** Document passage **
******
A healthy spaghetti dish full of broad beans, leeks and asparagus tips. Make the most of spring greens with this vibrant, filling pasta recipe

  • Prep: 10 mins
    Cook: 20 mins
  • Serves 4
  • Easy
  • Serves 4
  • Easy
  • Calories 476
  • Carbohydrates 74
  • Saturated Fat 3
  • Sugar 6
  • Protein 20
  • Fat 9
  • Fibre 9
  • Salt 0.1

Nutrition per serving

  • Calories 476
  • Carbohydrates 74
  • Saturated Fat 3
  • Sugar 6
  • Protein 20
  • Fat 9
  • Fibre 9
  • Salt 0.1

Ingredients

  • 75g young broad beans (use frozen if you can't get fresh)
  • 2 x 100g pack asparagus tips
  • 170g peas (use frozen if you can't get fresh)
  • 350g spaghetti or tagliatelle
  • 175g pack baby leeks, trimmed and sliced
  • 1 tbsp olive oil, plus extra to serve
  • 1 tbsp butter
  • 200ml tub fromage frais or creme fraiche
  • handful fresh chopped herbs (we used mint, parsley and chives)
******
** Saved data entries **
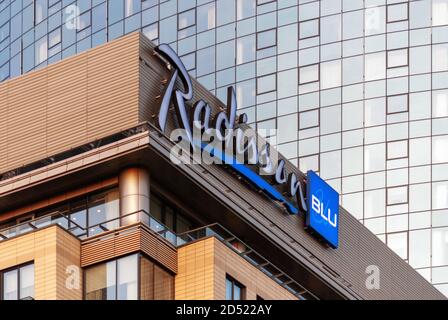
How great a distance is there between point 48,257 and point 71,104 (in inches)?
353

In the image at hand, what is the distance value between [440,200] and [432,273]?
18.9ft

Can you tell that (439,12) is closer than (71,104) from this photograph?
No

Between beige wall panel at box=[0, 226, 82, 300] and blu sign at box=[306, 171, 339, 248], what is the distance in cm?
1745

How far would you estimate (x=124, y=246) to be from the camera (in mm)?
72625

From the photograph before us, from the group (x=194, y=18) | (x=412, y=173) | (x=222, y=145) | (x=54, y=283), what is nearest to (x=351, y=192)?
(x=412, y=173)

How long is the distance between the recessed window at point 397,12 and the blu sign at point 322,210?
56.2m

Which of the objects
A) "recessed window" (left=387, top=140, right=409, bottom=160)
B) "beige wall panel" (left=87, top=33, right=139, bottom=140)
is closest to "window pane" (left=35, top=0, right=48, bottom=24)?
"recessed window" (left=387, top=140, right=409, bottom=160)

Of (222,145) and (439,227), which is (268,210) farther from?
(439,227)

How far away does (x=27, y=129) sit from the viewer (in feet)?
259

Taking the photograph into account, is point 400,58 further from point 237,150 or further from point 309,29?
point 237,150

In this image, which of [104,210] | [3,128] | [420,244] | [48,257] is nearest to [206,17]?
[420,244]

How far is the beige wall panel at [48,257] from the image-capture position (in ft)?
232

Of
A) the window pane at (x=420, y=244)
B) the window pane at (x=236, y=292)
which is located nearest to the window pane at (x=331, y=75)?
the window pane at (x=420, y=244)

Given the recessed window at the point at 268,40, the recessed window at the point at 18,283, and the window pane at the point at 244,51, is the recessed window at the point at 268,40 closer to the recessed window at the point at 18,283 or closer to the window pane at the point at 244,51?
the window pane at the point at 244,51
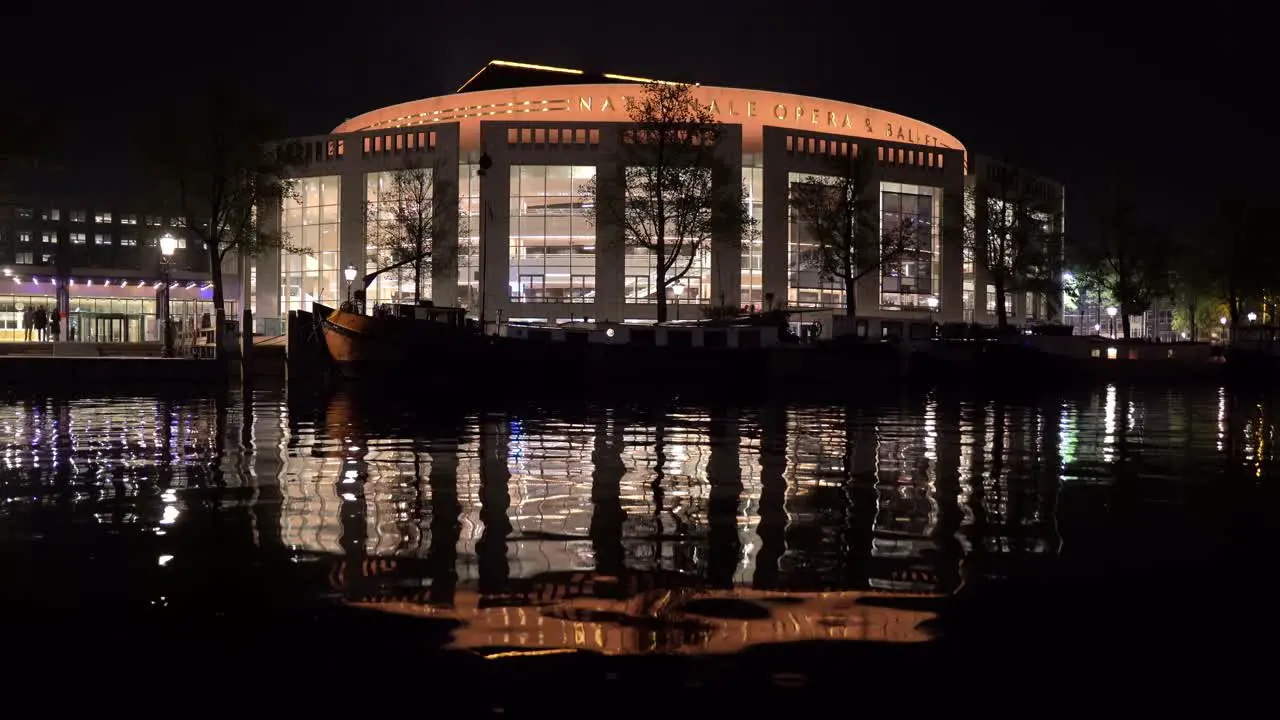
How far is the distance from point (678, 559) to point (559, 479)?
4.61 m

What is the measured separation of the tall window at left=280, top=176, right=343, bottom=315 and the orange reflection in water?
247 feet

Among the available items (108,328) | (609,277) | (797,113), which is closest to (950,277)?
(797,113)

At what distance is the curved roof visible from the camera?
80.6 m

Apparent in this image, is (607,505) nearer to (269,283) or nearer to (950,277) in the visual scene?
(269,283)

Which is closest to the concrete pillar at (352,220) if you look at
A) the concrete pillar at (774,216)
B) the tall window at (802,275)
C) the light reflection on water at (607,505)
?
the concrete pillar at (774,216)

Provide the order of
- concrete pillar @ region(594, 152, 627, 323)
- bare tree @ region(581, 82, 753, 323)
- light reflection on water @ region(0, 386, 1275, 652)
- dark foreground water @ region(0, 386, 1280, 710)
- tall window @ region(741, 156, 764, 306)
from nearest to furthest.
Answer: dark foreground water @ region(0, 386, 1280, 710), light reflection on water @ region(0, 386, 1275, 652), bare tree @ region(581, 82, 753, 323), concrete pillar @ region(594, 152, 627, 323), tall window @ region(741, 156, 764, 306)

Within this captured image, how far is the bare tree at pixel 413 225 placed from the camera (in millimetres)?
63844

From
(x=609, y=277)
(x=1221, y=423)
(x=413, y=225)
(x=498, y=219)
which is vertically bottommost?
(x=1221, y=423)

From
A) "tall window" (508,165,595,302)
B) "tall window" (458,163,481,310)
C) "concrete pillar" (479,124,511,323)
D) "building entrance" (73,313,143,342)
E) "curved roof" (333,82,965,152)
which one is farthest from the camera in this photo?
"curved roof" (333,82,965,152)

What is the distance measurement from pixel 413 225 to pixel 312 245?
2027 cm

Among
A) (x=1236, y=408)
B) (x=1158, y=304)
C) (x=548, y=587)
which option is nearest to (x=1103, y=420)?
(x=1236, y=408)

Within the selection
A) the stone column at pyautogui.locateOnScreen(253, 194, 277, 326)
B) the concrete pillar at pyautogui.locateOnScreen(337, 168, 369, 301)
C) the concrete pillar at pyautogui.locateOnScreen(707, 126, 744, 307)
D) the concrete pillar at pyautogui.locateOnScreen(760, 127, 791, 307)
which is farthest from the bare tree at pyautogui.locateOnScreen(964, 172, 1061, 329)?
the stone column at pyautogui.locateOnScreen(253, 194, 277, 326)

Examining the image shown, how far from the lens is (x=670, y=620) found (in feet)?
20.0

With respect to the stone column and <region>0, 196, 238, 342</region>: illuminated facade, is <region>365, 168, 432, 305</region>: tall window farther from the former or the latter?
<region>0, 196, 238, 342</region>: illuminated facade
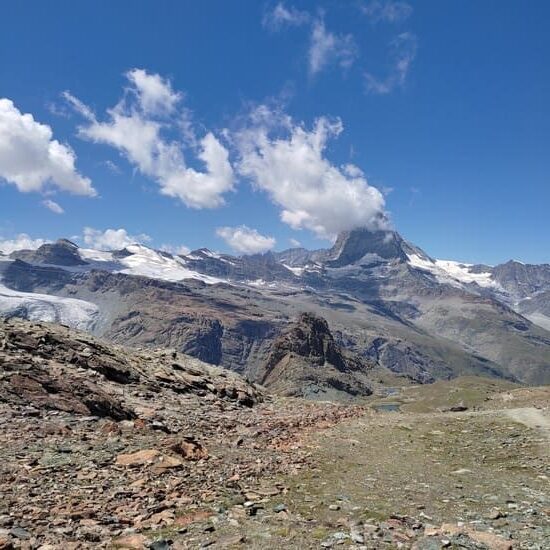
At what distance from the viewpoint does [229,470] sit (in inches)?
750

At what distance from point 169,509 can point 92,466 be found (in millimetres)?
4765

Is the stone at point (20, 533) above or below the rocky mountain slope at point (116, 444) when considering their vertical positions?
below

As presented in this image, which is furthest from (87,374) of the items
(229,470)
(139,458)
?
(229,470)

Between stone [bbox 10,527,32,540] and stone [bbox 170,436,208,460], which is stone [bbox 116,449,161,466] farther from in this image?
stone [bbox 10,527,32,540]

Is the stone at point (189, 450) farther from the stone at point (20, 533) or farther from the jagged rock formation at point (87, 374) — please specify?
the stone at point (20, 533)

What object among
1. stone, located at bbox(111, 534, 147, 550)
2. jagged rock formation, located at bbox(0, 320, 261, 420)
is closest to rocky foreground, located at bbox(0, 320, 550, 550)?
stone, located at bbox(111, 534, 147, 550)

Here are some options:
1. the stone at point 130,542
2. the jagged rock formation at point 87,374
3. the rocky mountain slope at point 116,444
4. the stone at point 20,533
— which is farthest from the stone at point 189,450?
the stone at point 20,533

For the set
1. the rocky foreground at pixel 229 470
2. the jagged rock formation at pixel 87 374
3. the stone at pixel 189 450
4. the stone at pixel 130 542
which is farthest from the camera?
the jagged rock formation at pixel 87 374

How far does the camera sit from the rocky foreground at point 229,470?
13.2 metres

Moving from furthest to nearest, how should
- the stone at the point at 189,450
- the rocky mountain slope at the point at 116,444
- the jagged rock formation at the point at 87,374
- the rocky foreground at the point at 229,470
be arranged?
1. the jagged rock formation at the point at 87,374
2. the stone at the point at 189,450
3. the rocky mountain slope at the point at 116,444
4. the rocky foreground at the point at 229,470

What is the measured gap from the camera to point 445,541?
41.7 feet

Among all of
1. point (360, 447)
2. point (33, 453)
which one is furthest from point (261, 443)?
point (33, 453)

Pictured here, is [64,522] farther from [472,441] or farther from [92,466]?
[472,441]

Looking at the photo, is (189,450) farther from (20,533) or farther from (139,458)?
(20,533)
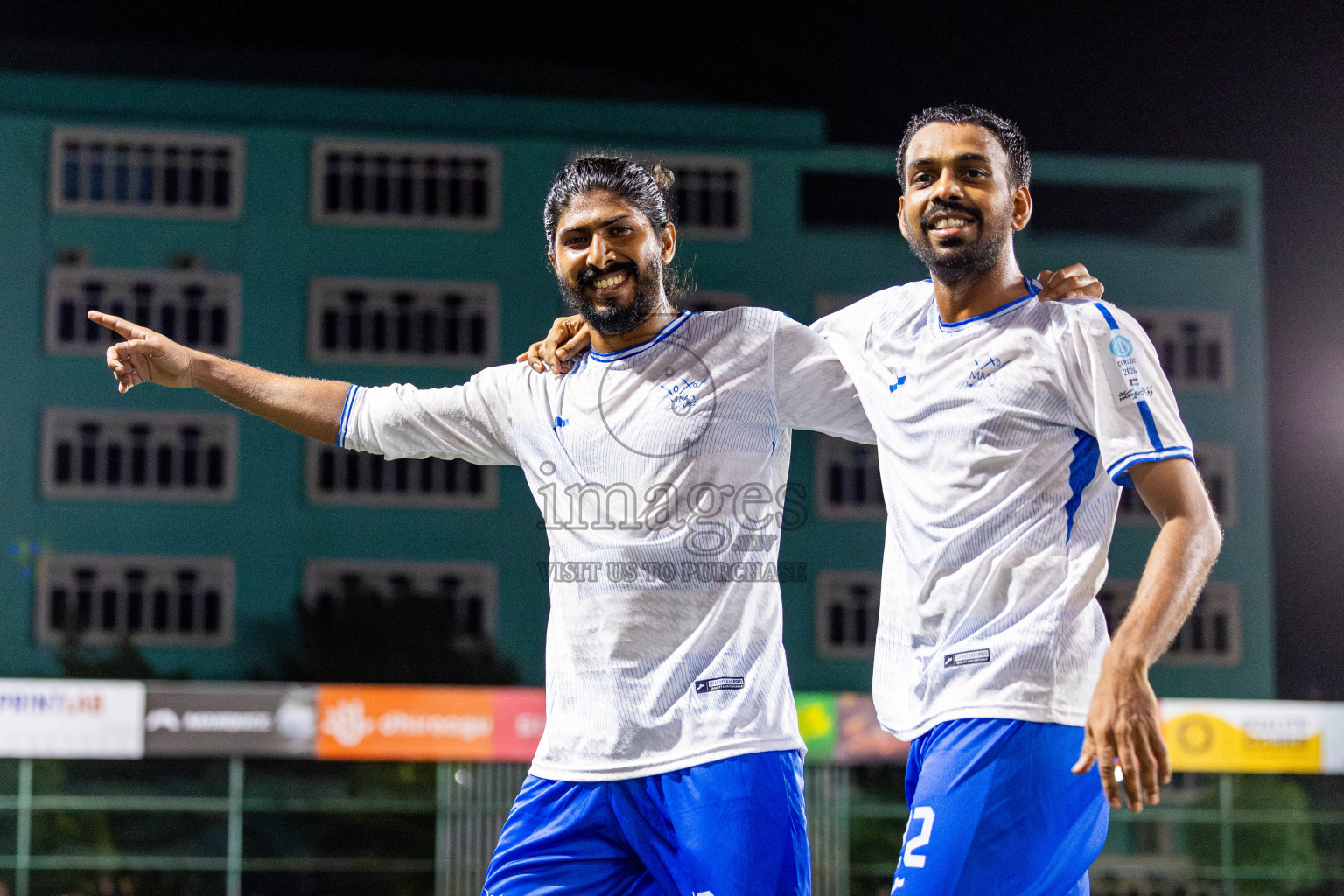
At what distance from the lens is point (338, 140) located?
29234mm

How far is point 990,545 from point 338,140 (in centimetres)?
2810

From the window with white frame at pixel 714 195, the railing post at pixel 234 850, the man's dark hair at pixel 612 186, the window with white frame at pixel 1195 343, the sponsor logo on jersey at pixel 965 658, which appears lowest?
the railing post at pixel 234 850

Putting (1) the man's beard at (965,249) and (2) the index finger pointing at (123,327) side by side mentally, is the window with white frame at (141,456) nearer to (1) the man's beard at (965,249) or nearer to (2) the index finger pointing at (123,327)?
(2) the index finger pointing at (123,327)

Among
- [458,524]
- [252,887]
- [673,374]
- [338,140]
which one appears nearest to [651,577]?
[673,374]

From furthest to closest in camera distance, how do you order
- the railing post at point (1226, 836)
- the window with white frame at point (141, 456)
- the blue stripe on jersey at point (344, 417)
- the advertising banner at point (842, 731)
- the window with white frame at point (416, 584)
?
the window with white frame at point (416, 584)
the window with white frame at point (141, 456)
the railing post at point (1226, 836)
the advertising banner at point (842, 731)
the blue stripe on jersey at point (344, 417)

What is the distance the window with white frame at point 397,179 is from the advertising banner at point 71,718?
11724 millimetres

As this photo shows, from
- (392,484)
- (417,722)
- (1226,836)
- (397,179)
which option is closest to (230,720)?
(417,722)

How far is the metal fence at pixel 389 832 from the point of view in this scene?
77.0 ft

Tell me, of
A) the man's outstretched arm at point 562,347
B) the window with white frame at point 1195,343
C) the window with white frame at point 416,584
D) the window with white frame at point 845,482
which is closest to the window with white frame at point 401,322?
the window with white frame at point 416,584

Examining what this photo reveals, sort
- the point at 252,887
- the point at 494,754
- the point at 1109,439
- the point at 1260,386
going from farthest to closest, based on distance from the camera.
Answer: the point at 1260,386
the point at 252,887
the point at 494,754
the point at 1109,439

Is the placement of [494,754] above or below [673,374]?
below

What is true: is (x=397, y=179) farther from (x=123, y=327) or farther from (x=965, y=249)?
(x=965, y=249)

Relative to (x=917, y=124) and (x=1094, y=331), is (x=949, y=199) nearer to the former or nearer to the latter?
(x=917, y=124)

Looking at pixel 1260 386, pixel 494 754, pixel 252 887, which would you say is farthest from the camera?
pixel 1260 386
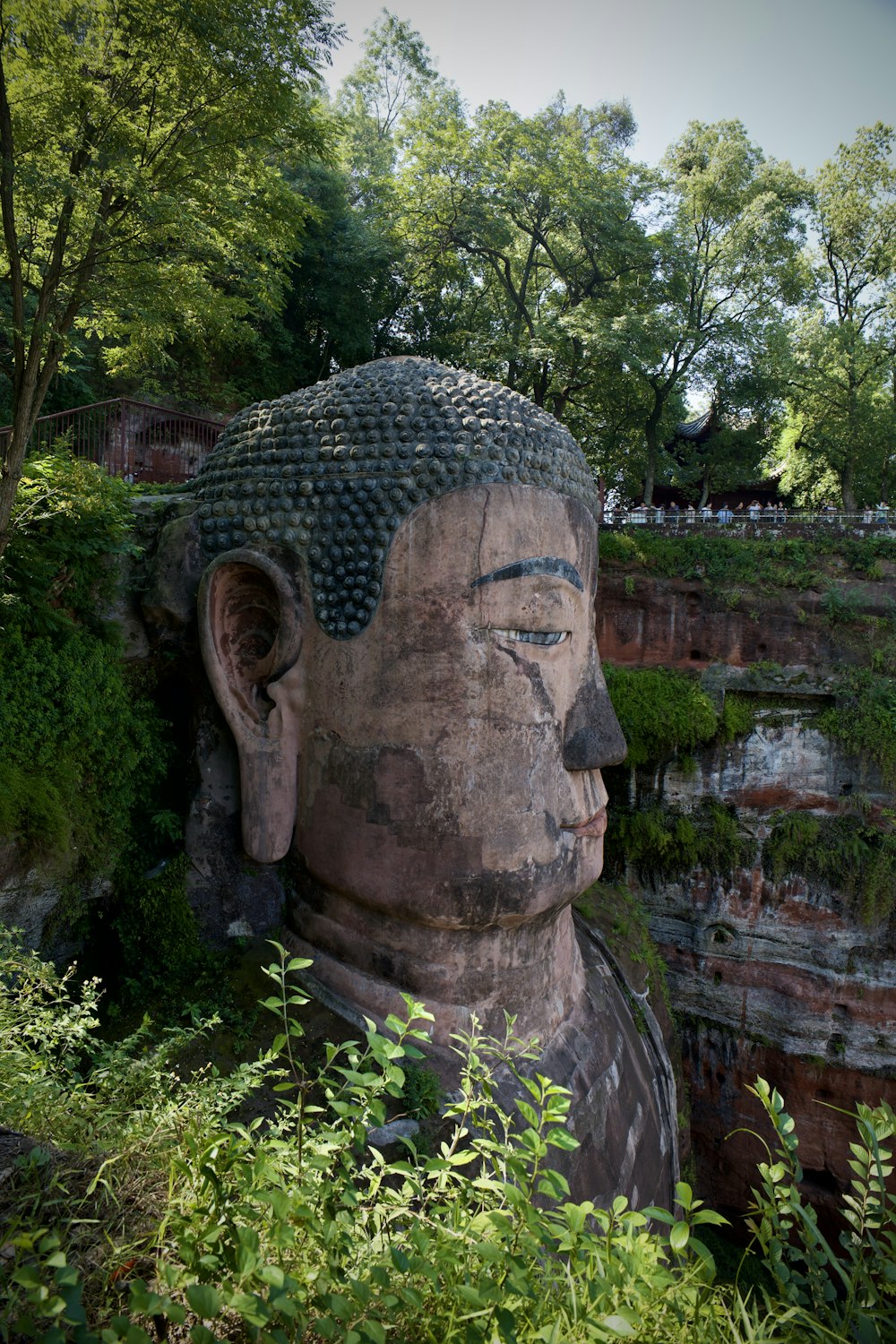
******
** Tasks to complete **
- A) How much spaghetti or tagliatelle does the spring pasta recipe call for?
- B) Resume the spring pasta recipe right after its last line.
These records have nothing to do with the text.

** Your written answers **
- A) 350g

- B)
  • parmesan (or vegetarian alternative), shaved, to serve

Method

  1. Bring a pan of salted water to the boil and put a steamer (or colander) over the water. Steam the beans, asparagus and peas until just tender, then set aside. Boil the pasta following pack instructions.

  2. Meanwhile, fry the leeks gently in the oil and butter for 5 mins or until soft. Add the fromage frais to the leeks and very gently warm through, stirring constantly to ensure it doesn’t split. Add the herbs and steamed vegetables with a splash of pasta water to loosen.

  3. Drain the pasta and stir into the sauce. Adjust the seasoning, then serve scattered with the cheese and drizzled with a little extra olive oil.